### TEXT UNDER STUDY

In 1972, Clinton was still in law school; in 1980, he was on his way to becoming, as he ruefully put it, the youngest ex-governor in Arkansas history; in 1984, he was back in the governor’s office and, having learned something from losing to a Republican in a state where there often had been no Republican candidate at all for some statewide offices (Clinton himself had run unopposed in his election as attorney general), Clinton turned a few degrees to the right; in 1988, he opened the convention that would nominate the doomed Dukakis by giving a speech that was mostly an advertisement for his own moderating “New Democrat” style of politics and then, when Dukakis went down in flames, Clinton led an “I Told You So” tour as head of the centrist Democratic Leadership Council. 

It helped Clinton a great deal that he was, for all of that time, the big noise in a Southern state that was trending Republican (a partisan transformation that, following the slow political pace of many other Southern states, would not be complete until 2014) and that he was far, far away from the likes of Dukakis, Mondale, Ted Kennedy, Jesse Jackson, and other exemplars of sanctimonious urban Northeastern welfare-state politics who were, at the time, the towering figures in the Democratic Party. If Bill Clinton had been a son of Greenwich who grew up to be governor of Connecticut or a Hoboken scion who grew up to be governor of New Jersey, he would not have been president of the United States—and, indeed, the Democratic Party might never have recovered from its defeat and humiliation in the 1980s and 1990s.

### EXTRACTED INFORMATION

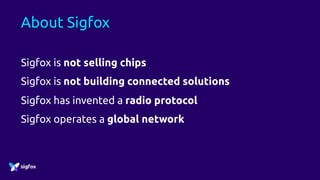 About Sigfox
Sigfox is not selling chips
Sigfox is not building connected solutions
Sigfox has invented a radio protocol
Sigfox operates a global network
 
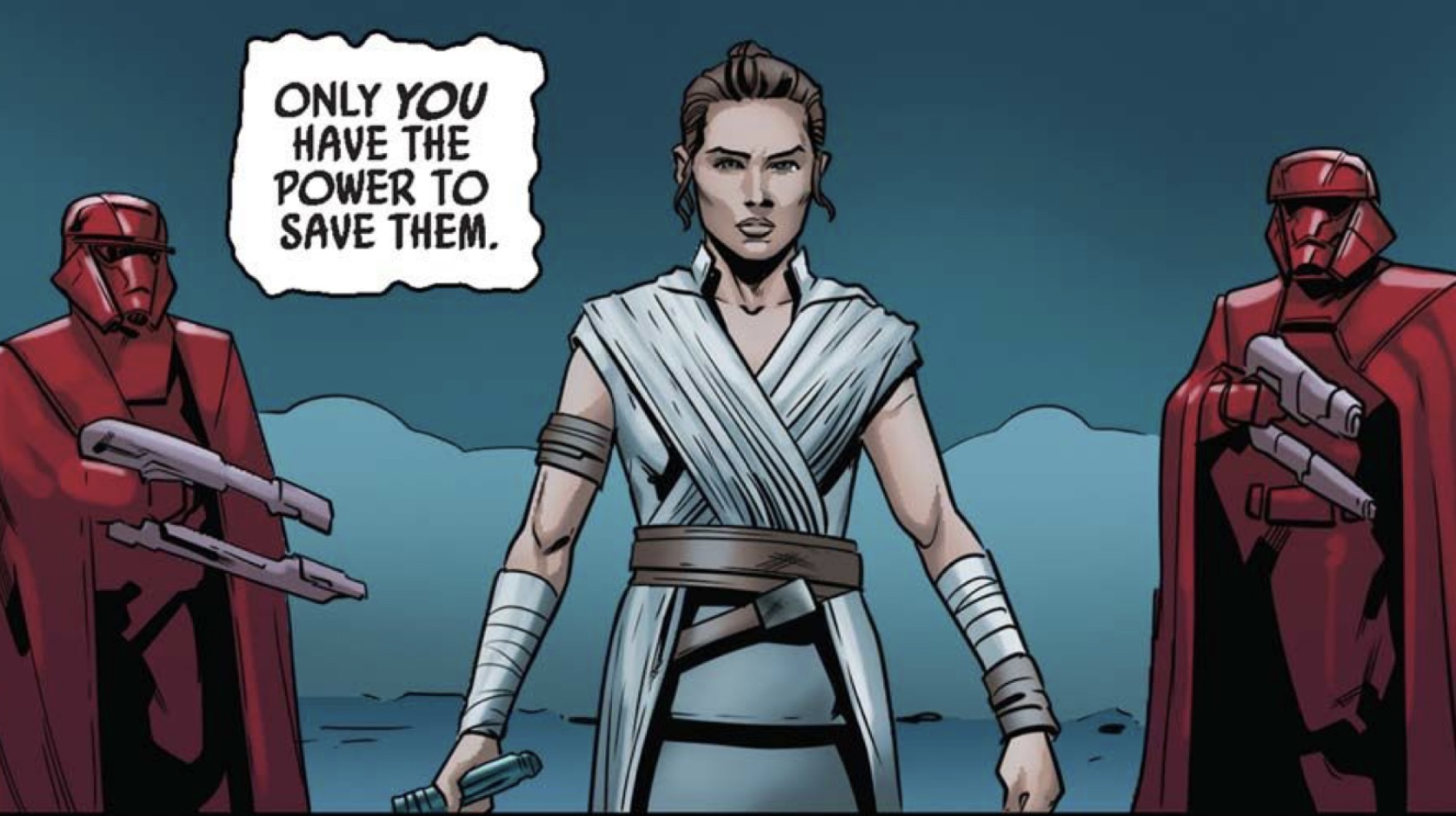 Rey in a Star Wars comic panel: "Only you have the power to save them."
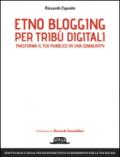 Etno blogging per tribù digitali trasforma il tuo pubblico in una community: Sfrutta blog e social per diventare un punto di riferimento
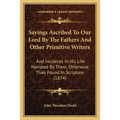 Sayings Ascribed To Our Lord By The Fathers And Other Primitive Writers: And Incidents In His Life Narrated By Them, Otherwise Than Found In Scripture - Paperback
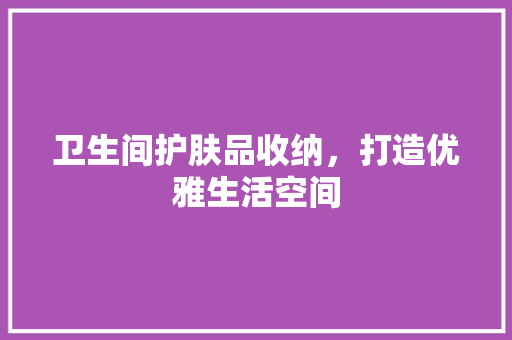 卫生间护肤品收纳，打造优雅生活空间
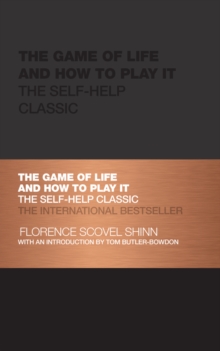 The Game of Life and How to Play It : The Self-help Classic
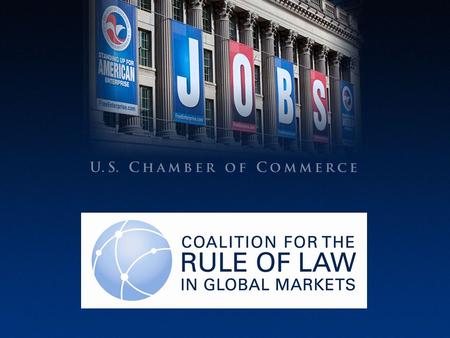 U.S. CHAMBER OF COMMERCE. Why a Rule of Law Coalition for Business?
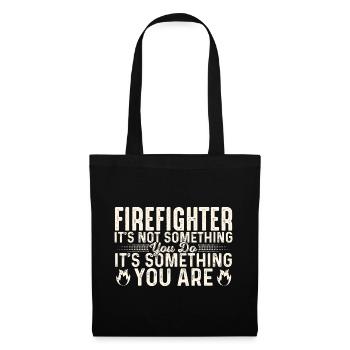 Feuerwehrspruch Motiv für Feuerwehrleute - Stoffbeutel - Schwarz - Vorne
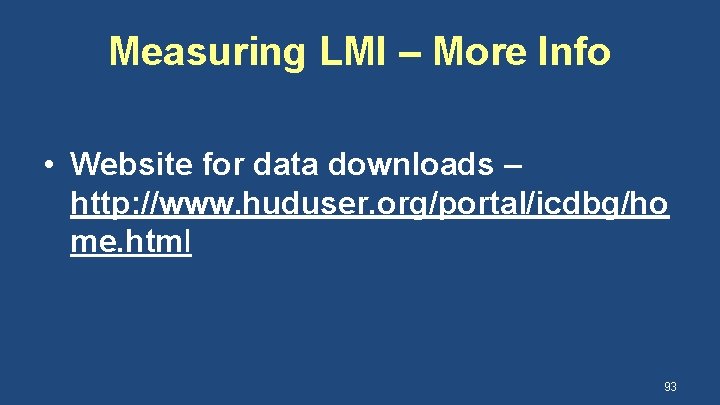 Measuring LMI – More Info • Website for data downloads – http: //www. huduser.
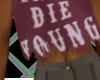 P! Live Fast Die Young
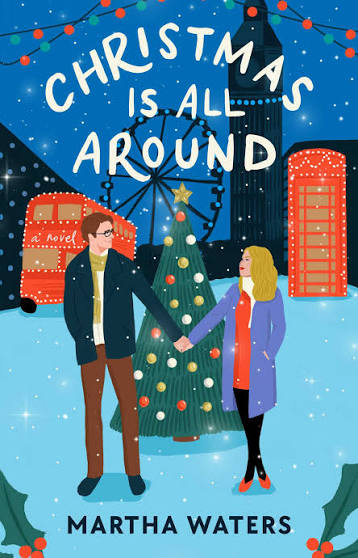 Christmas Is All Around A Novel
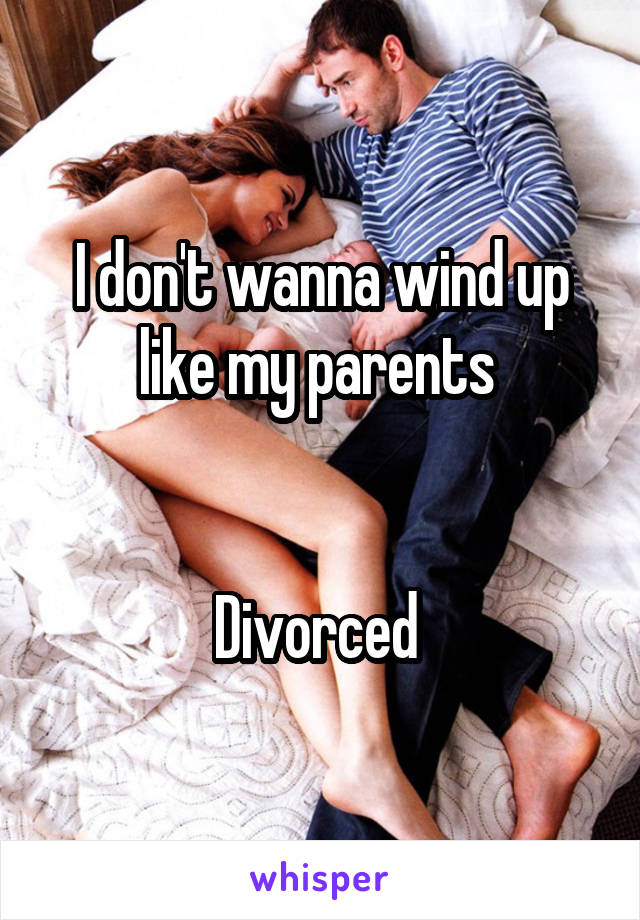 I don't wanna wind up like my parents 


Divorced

...

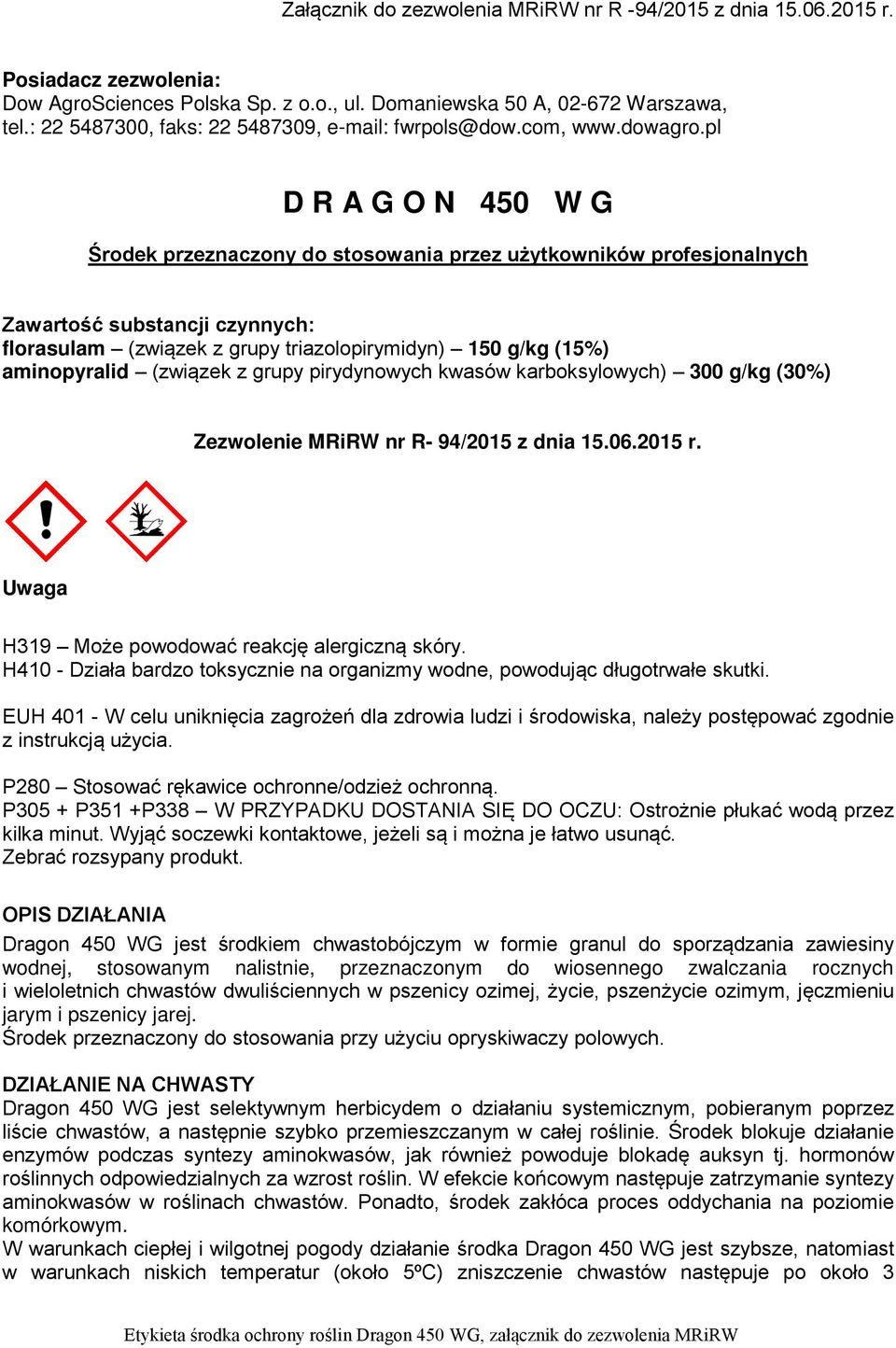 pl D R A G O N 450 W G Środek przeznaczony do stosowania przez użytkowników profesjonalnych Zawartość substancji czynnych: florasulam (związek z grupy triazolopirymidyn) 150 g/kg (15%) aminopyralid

### EXERCISE TASKS
a) List the politicians that the passage on Bill Clinton's rise names as exemplars of urban Northeastern welfare-state politics.
b) Extend the passage on Bill Clinton's rise in Democratic politics, starting after its final sentence.

### EXPECTED RESPONSES
a) Dukakis, Mondale, Ted Kennedy, Jesse Jackson

b)
 (Oh, the Rev.  Jackson! If you think antisemitic outbursts are a new feature of left-Democratic politics, go read up on “Hymietown.”) 

It is an interesting matter for speculation: Bill Clinton’s policies as president had very little to do with the technology-driven prosperity of the 1990s—Bill Gates and Marc Andreessen had a lot more to do with it—but Clinton and his party had a lot of good feelings stick to them, as was inevitable, and one imagines that the dynamic would have been even more intense had that decade of prosperity happened under a president from the more capitalist-friendly (at the time, and in theory) Republican Party rather than under a Democrat who had to drag his party—whining and moaning if not kicking and screaming—out of the 1970s and toward some kind of British-style pre-Thatcher union-goon social democracy. Bill Clinton learned the lessons of his party’s mistakes, as did his opposite number in the United Kingdom, Tony Blair, the modernizing and moderating Labour leader whose Spice Girls-era “Cool Britannia”  was a hell of a lot more attractive than the Sad Britannia of the current crop of resentful Little Englanders.

Bill Clinton was a canny enough politician that he did not run a lot of no-hoper campaigns that obliged him to make a lot of promises and sell little bits of his soul to the likes of Lane Kirkland (the AFL-CIO boss who opposed Clinton on NAFTA) or Al Sharpton (speaking of left-wing antisemitism) or their ilk. Clinton knew how to dance: As governor, he cheesed off Arkansas teachers’ unions by pushing for mandatory competency testing, but he also softened the blow with higher pay. When his party was making tweedy professorial noises about the need to address the “root causes” of crime,  Clinton made a big show of tough-on-crime policies and did everything short of staging a bullfight to publicize his state’s reinstatement of capital punishment and its first executions in years.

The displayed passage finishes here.